My mind quickly envisioned a screenplay. Given the recent trend of movies about people on the lam from the law and America's fascination with the dark side, I came up with Natural Born Tailgaters. Two messed-up kids travel around the country, and follow other cars too closely. 

I couldn’t pay the ticket the next morning either, since I was stuck in court on that concealing identity plea.  I could hardly ask the judge for a postponement for my client on the legal grounds that I was an outlaw.  I scanned the gallery and saw anxious defendants waiting for the law to come down on them.  I clenched my fist in solidarity.

            As I waited with my client, I glanced at a beautiful, sad-eyed woman with tall proud hair, who strained for glimpses of her boyfriend as he was brought in from the jail. 

            “Why go for local talent?” I almost said, reaching into my wallet to show her my warrant. “I’m bad. I’m nationwide.”

Although no words were said, she looked at me strangely as if she sensed that there was something different about me, something dangerous.  She smiled.

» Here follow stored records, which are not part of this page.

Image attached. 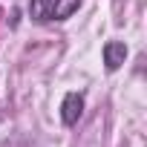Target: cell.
<instances>
[{"mask_svg":"<svg viewBox=\"0 0 147 147\" xmlns=\"http://www.w3.org/2000/svg\"><path fill=\"white\" fill-rule=\"evenodd\" d=\"M81 113H84V95L81 92H66L63 101H61V121L66 127H75Z\"/></svg>","mask_w":147,"mask_h":147,"instance_id":"obj_1","label":"cell"},{"mask_svg":"<svg viewBox=\"0 0 147 147\" xmlns=\"http://www.w3.org/2000/svg\"><path fill=\"white\" fill-rule=\"evenodd\" d=\"M101 55H104L107 72H115V69H121V63L127 61V46H124L121 40H107L104 49H101Z\"/></svg>","mask_w":147,"mask_h":147,"instance_id":"obj_2","label":"cell"},{"mask_svg":"<svg viewBox=\"0 0 147 147\" xmlns=\"http://www.w3.org/2000/svg\"><path fill=\"white\" fill-rule=\"evenodd\" d=\"M81 3H84V0H52L49 20H52V18H55V20H66V18H72V15L81 9Z\"/></svg>","mask_w":147,"mask_h":147,"instance_id":"obj_3","label":"cell"},{"mask_svg":"<svg viewBox=\"0 0 147 147\" xmlns=\"http://www.w3.org/2000/svg\"><path fill=\"white\" fill-rule=\"evenodd\" d=\"M49 12H52V0H29V18L43 23L49 20Z\"/></svg>","mask_w":147,"mask_h":147,"instance_id":"obj_4","label":"cell"}]
</instances>
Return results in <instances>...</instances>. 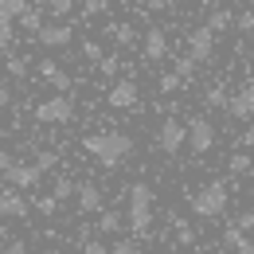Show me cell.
Returning <instances> with one entry per match:
<instances>
[{"instance_id":"obj_1","label":"cell","mask_w":254,"mask_h":254,"mask_svg":"<svg viewBox=\"0 0 254 254\" xmlns=\"http://www.w3.org/2000/svg\"><path fill=\"white\" fill-rule=\"evenodd\" d=\"M82 149H86L102 168H122L129 160V153H133V137L106 129V133H90V137L82 141Z\"/></svg>"},{"instance_id":"obj_2","label":"cell","mask_w":254,"mask_h":254,"mask_svg":"<svg viewBox=\"0 0 254 254\" xmlns=\"http://www.w3.org/2000/svg\"><path fill=\"white\" fill-rule=\"evenodd\" d=\"M129 231L137 235V239H145L149 231H153V188L145 184V180H137V184H129Z\"/></svg>"},{"instance_id":"obj_3","label":"cell","mask_w":254,"mask_h":254,"mask_svg":"<svg viewBox=\"0 0 254 254\" xmlns=\"http://www.w3.org/2000/svg\"><path fill=\"white\" fill-rule=\"evenodd\" d=\"M227 199H231V191L223 180H211V184H203V188L191 195V211L199 215V219H219L223 211H227Z\"/></svg>"},{"instance_id":"obj_4","label":"cell","mask_w":254,"mask_h":254,"mask_svg":"<svg viewBox=\"0 0 254 254\" xmlns=\"http://www.w3.org/2000/svg\"><path fill=\"white\" fill-rule=\"evenodd\" d=\"M70 118H74V98H66V94H55L35 106V122L39 126H66Z\"/></svg>"},{"instance_id":"obj_5","label":"cell","mask_w":254,"mask_h":254,"mask_svg":"<svg viewBox=\"0 0 254 254\" xmlns=\"http://www.w3.org/2000/svg\"><path fill=\"white\" fill-rule=\"evenodd\" d=\"M184 141H188V129H184V122L180 118H164L157 129V149L164 153V157H176L180 149H184Z\"/></svg>"},{"instance_id":"obj_6","label":"cell","mask_w":254,"mask_h":254,"mask_svg":"<svg viewBox=\"0 0 254 254\" xmlns=\"http://www.w3.org/2000/svg\"><path fill=\"white\" fill-rule=\"evenodd\" d=\"M184 129H188V141H184V145H188L195 157H203V153L215 149V126H211L207 118H191Z\"/></svg>"},{"instance_id":"obj_7","label":"cell","mask_w":254,"mask_h":254,"mask_svg":"<svg viewBox=\"0 0 254 254\" xmlns=\"http://www.w3.org/2000/svg\"><path fill=\"white\" fill-rule=\"evenodd\" d=\"M211 51H215V32H211L207 24L191 28V35H188V55L195 59V63H207V59H211Z\"/></svg>"},{"instance_id":"obj_8","label":"cell","mask_w":254,"mask_h":254,"mask_svg":"<svg viewBox=\"0 0 254 254\" xmlns=\"http://www.w3.org/2000/svg\"><path fill=\"white\" fill-rule=\"evenodd\" d=\"M74 199H78V211H82V215H98V211L106 207L102 188H98L94 180H78V184H74Z\"/></svg>"},{"instance_id":"obj_9","label":"cell","mask_w":254,"mask_h":254,"mask_svg":"<svg viewBox=\"0 0 254 254\" xmlns=\"http://www.w3.org/2000/svg\"><path fill=\"white\" fill-rule=\"evenodd\" d=\"M231 118H239V122H251L254 118V82H247V86H239L235 94L227 98V106H223Z\"/></svg>"},{"instance_id":"obj_10","label":"cell","mask_w":254,"mask_h":254,"mask_svg":"<svg viewBox=\"0 0 254 254\" xmlns=\"http://www.w3.org/2000/svg\"><path fill=\"white\" fill-rule=\"evenodd\" d=\"M137 98H141V90H137V82H133V78H118V82L110 86V94H106V102H110L114 110H133V106H137Z\"/></svg>"},{"instance_id":"obj_11","label":"cell","mask_w":254,"mask_h":254,"mask_svg":"<svg viewBox=\"0 0 254 254\" xmlns=\"http://www.w3.org/2000/svg\"><path fill=\"white\" fill-rule=\"evenodd\" d=\"M4 180H8V188H16V191H28V188H39L43 172H39L35 164H12V168L4 172Z\"/></svg>"},{"instance_id":"obj_12","label":"cell","mask_w":254,"mask_h":254,"mask_svg":"<svg viewBox=\"0 0 254 254\" xmlns=\"http://www.w3.org/2000/svg\"><path fill=\"white\" fill-rule=\"evenodd\" d=\"M70 39H74L70 24H39V32H35V43H43V47H70Z\"/></svg>"},{"instance_id":"obj_13","label":"cell","mask_w":254,"mask_h":254,"mask_svg":"<svg viewBox=\"0 0 254 254\" xmlns=\"http://www.w3.org/2000/svg\"><path fill=\"white\" fill-rule=\"evenodd\" d=\"M0 219H28V199L16 188L0 191Z\"/></svg>"},{"instance_id":"obj_14","label":"cell","mask_w":254,"mask_h":254,"mask_svg":"<svg viewBox=\"0 0 254 254\" xmlns=\"http://www.w3.org/2000/svg\"><path fill=\"white\" fill-rule=\"evenodd\" d=\"M141 47H145V59L149 63H160L168 55V35H164V28H149L145 39H141Z\"/></svg>"},{"instance_id":"obj_15","label":"cell","mask_w":254,"mask_h":254,"mask_svg":"<svg viewBox=\"0 0 254 254\" xmlns=\"http://www.w3.org/2000/svg\"><path fill=\"white\" fill-rule=\"evenodd\" d=\"M122 227H126V215L118 207H102L98 211V235H118Z\"/></svg>"},{"instance_id":"obj_16","label":"cell","mask_w":254,"mask_h":254,"mask_svg":"<svg viewBox=\"0 0 254 254\" xmlns=\"http://www.w3.org/2000/svg\"><path fill=\"white\" fill-rule=\"evenodd\" d=\"M227 172H231V176H251V172H254V160H251V153H247V149L231 153V160H227Z\"/></svg>"},{"instance_id":"obj_17","label":"cell","mask_w":254,"mask_h":254,"mask_svg":"<svg viewBox=\"0 0 254 254\" xmlns=\"http://www.w3.org/2000/svg\"><path fill=\"white\" fill-rule=\"evenodd\" d=\"M231 24H235V12H231V8H215V12L207 16V28H211L215 35H219V32H227Z\"/></svg>"},{"instance_id":"obj_18","label":"cell","mask_w":254,"mask_h":254,"mask_svg":"<svg viewBox=\"0 0 254 254\" xmlns=\"http://www.w3.org/2000/svg\"><path fill=\"white\" fill-rule=\"evenodd\" d=\"M28 8H32L28 0H0V20H12V24H16Z\"/></svg>"},{"instance_id":"obj_19","label":"cell","mask_w":254,"mask_h":254,"mask_svg":"<svg viewBox=\"0 0 254 254\" xmlns=\"http://www.w3.org/2000/svg\"><path fill=\"white\" fill-rule=\"evenodd\" d=\"M160 94H176V90H180V86H184V78H180V74H176V70H168V74H160Z\"/></svg>"},{"instance_id":"obj_20","label":"cell","mask_w":254,"mask_h":254,"mask_svg":"<svg viewBox=\"0 0 254 254\" xmlns=\"http://www.w3.org/2000/svg\"><path fill=\"white\" fill-rule=\"evenodd\" d=\"M12 43H16V24L0 20V51H12Z\"/></svg>"},{"instance_id":"obj_21","label":"cell","mask_w":254,"mask_h":254,"mask_svg":"<svg viewBox=\"0 0 254 254\" xmlns=\"http://www.w3.org/2000/svg\"><path fill=\"white\" fill-rule=\"evenodd\" d=\"M203 102H207V106H215V110H223V106H227V86H223V82H215V86L203 94Z\"/></svg>"},{"instance_id":"obj_22","label":"cell","mask_w":254,"mask_h":254,"mask_svg":"<svg viewBox=\"0 0 254 254\" xmlns=\"http://www.w3.org/2000/svg\"><path fill=\"white\" fill-rule=\"evenodd\" d=\"M32 164L39 168V172H51V168L59 164V153H55V149H43V153H39V157H35Z\"/></svg>"},{"instance_id":"obj_23","label":"cell","mask_w":254,"mask_h":254,"mask_svg":"<svg viewBox=\"0 0 254 254\" xmlns=\"http://www.w3.org/2000/svg\"><path fill=\"white\" fill-rule=\"evenodd\" d=\"M51 195L63 203V199H70V195H74V184H70L66 176H55V188H51Z\"/></svg>"},{"instance_id":"obj_24","label":"cell","mask_w":254,"mask_h":254,"mask_svg":"<svg viewBox=\"0 0 254 254\" xmlns=\"http://www.w3.org/2000/svg\"><path fill=\"white\" fill-rule=\"evenodd\" d=\"M110 35H114V43H122V47H129V43H133V28H129V24H114V28H110Z\"/></svg>"},{"instance_id":"obj_25","label":"cell","mask_w":254,"mask_h":254,"mask_svg":"<svg viewBox=\"0 0 254 254\" xmlns=\"http://www.w3.org/2000/svg\"><path fill=\"white\" fill-rule=\"evenodd\" d=\"M195 59H191V55H180V59H176V74H180V78H184V82H188L191 74H195Z\"/></svg>"},{"instance_id":"obj_26","label":"cell","mask_w":254,"mask_h":254,"mask_svg":"<svg viewBox=\"0 0 254 254\" xmlns=\"http://www.w3.org/2000/svg\"><path fill=\"white\" fill-rule=\"evenodd\" d=\"M43 8H47L51 16H70V8H74V0H43Z\"/></svg>"},{"instance_id":"obj_27","label":"cell","mask_w":254,"mask_h":254,"mask_svg":"<svg viewBox=\"0 0 254 254\" xmlns=\"http://www.w3.org/2000/svg\"><path fill=\"white\" fill-rule=\"evenodd\" d=\"M8 74H12V78H24V74H28V59H24V55H8Z\"/></svg>"},{"instance_id":"obj_28","label":"cell","mask_w":254,"mask_h":254,"mask_svg":"<svg viewBox=\"0 0 254 254\" xmlns=\"http://www.w3.org/2000/svg\"><path fill=\"white\" fill-rule=\"evenodd\" d=\"M47 82H51V86H55V90H59V94H66V90H70V86H74V82H70V74H66V70H55V74H51V78H47Z\"/></svg>"},{"instance_id":"obj_29","label":"cell","mask_w":254,"mask_h":254,"mask_svg":"<svg viewBox=\"0 0 254 254\" xmlns=\"http://www.w3.org/2000/svg\"><path fill=\"white\" fill-rule=\"evenodd\" d=\"M20 24H24V28H28V32H39V24H43V16H39V12H35V8H28V12H24V16H20Z\"/></svg>"},{"instance_id":"obj_30","label":"cell","mask_w":254,"mask_h":254,"mask_svg":"<svg viewBox=\"0 0 254 254\" xmlns=\"http://www.w3.org/2000/svg\"><path fill=\"white\" fill-rule=\"evenodd\" d=\"M235 28L243 35H251L254 32V12H239V16H235Z\"/></svg>"},{"instance_id":"obj_31","label":"cell","mask_w":254,"mask_h":254,"mask_svg":"<svg viewBox=\"0 0 254 254\" xmlns=\"http://www.w3.org/2000/svg\"><path fill=\"white\" fill-rule=\"evenodd\" d=\"M110 254H141V251H137V243H133V239H118V243L110 247Z\"/></svg>"},{"instance_id":"obj_32","label":"cell","mask_w":254,"mask_h":254,"mask_svg":"<svg viewBox=\"0 0 254 254\" xmlns=\"http://www.w3.org/2000/svg\"><path fill=\"white\" fill-rule=\"evenodd\" d=\"M35 207H39V215H55V211H59V199H55V195H43Z\"/></svg>"},{"instance_id":"obj_33","label":"cell","mask_w":254,"mask_h":254,"mask_svg":"<svg viewBox=\"0 0 254 254\" xmlns=\"http://www.w3.org/2000/svg\"><path fill=\"white\" fill-rule=\"evenodd\" d=\"M243 239H247V235H243V231H239V227H227V231H223V243H227V247H231V251H235V247H239V243H243Z\"/></svg>"},{"instance_id":"obj_34","label":"cell","mask_w":254,"mask_h":254,"mask_svg":"<svg viewBox=\"0 0 254 254\" xmlns=\"http://www.w3.org/2000/svg\"><path fill=\"white\" fill-rule=\"evenodd\" d=\"M98 70H102V74H118V55H102V59H98Z\"/></svg>"},{"instance_id":"obj_35","label":"cell","mask_w":254,"mask_h":254,"mask_svg":"<svg viewBox=\"0 0 254 254\" xmlns=\"http://www.w3.org/2000/svg\"><path fill=\"white\" fill-rule=\"evenodd\" d=\"M231 227H239L243 235H247V231H254V211H243V215H239V219L231 223Z\"/></svg>"},{"instance_id":"obj_36","label":"cell","mask_w":254,"mask_h":254,"mask_svg":"<svg viewBox=\"0 0 254 254\" xmlns=\"http://www.w3.org/2000/svg\"><path fill=\"white\" fill-rule=\"evenodd\" d=\"M82 55H86V59H90V63H98V59H102V55H106V51H102V47H98V43H90V39H86V43H82Z\"/></svg>"},{"instance_id":"obj_37","label":"cell","mask_w":254,"mask_h":254,"mask_svg":"<svg viewBox=\"0 0 254 254\" xmlns=\"http://www.w3.org/2000/svg\"><path fill=\"white\" fill-rule=\"evenodd\" d=\"M82 254H110V247H102L98 239H86V243H82Z\"/></svg>"},{"instance_id":"obj_38","label":"cell","mask_w":254,"mask_h":254,"mask_svg":"<svg viewBox=\"0 0 254 254\" xmlns=\"http://www.w3.org/2000/svg\"><path fill=\"white\" fill-rule=\"evenodd\" d=\"M172 0H145V12H168Z\"/></svg>"},{"instance_id":"obj_39","label":"cell","mask_w":254,"mask_h":254,"mask_svg":"<svg viewBox=\"0 0 254 254\" xmlns=\"http://www.w3.org/2000/svg\"><path fill=\"white\" fill-rule=\"evenodd\" d=\"M110 8V0H86V16H98V12H106Z\"/></svg>"},{"instance_id":"obj_40","label":"cell","mask_w":254,"mask_h":254,"mask_svg":"<svg viewBox=\"0 0 254 254\" xmlns=\"http://www.w3.org/2000/svg\"><path fill=\"white\" fill-rule=\"evenodd\" d=\"M4 254H28V243H24V239H12V243H8V251Z\"/></svg>"},{"instance_id":"obj_41","label":"cell","mask_w":254,"mask_h":254,"mask_svg":"<svg viewBox=\"0 0 254 254\" xmlns=\"http://www.w3.org/2000/svg\"><path fill=\"white\" fill-rule=\"evenodd\" d=\"M239 149H247V153H251V149H254V126L247 129V133H243V137H239Z\"/></svg>"},{"instance_id":"obj_42","label":"cell","mask_w":254,"mask_h":254,"mask_svg":"<svg viewBox=\"0 0 254 254\" xmlns=\"http://www.w3.org/2000/svg\"><path fill=\"white\" fill-rule=\"evenodd\" d=\"M12 164H16V160H12V153H8V149H0V172H8Z\"/></svg>"},{"instance_id":"obj_43","label":"cell","mask_w":254,"mask_h":254,"mask_svg":"<svg viewBox=\"0 0 254 254\" xmlns=\"http://www.w3.org/2000/svg\"><path fill=\"white\" fill-rule=\"evenodd\" d=\"M235 254H254V243H251V239H243V243L235 247Z\"/></svg>"},{"instance_id":"obj_44","label":"cell","mask_w":254,"mask_h":254,"mask_svg":"<svg viewBox=\"0 0 254 254\" xmlns=\"http://www.w3.org/2000/svg\"><path fill=\"white\" fill-rule=\"evenodd\" d=\"M8 102H12V90H8V86H0V110H4Z\"/></svg>"},{"instance_id":"obj_45","label":"cell","mask_w":254,"mask_h":254,"mask_svg":"<svg viewBox=\"0 0 254 254\" xmlns=\"http://www.w3.org/2000/svg\"><path fill=\"white\" fill-rule=\"evenodd\" d=\"M251 70H254V66H251Z\"/></svg>"}]
</instances>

I nodded at her. I then hurried up to the bench as my client's case was called.  After we did the plea, I explained to my client the twenty-seven or so conditions of his probation, and the consequences of even the most minor violation.

 “One bad urine and I’m sending you up,” his Probation officer had said on the way out. By paragraph seventeen of the probation agreement, a life of crime didn’t sound like fun anymore -- especially if you got caught.

My client paid me the rest of the money he owed me. I felt a sense of relief. I could finally pay off the debt.  Who says crime doesn’t pay?

I left court and drove briskly to the bank, excruciatingly careful not to drive too close, purchased a money order and sent it to California, certified mail.  And yet, I will always remember, that for a short while I was a wanted man.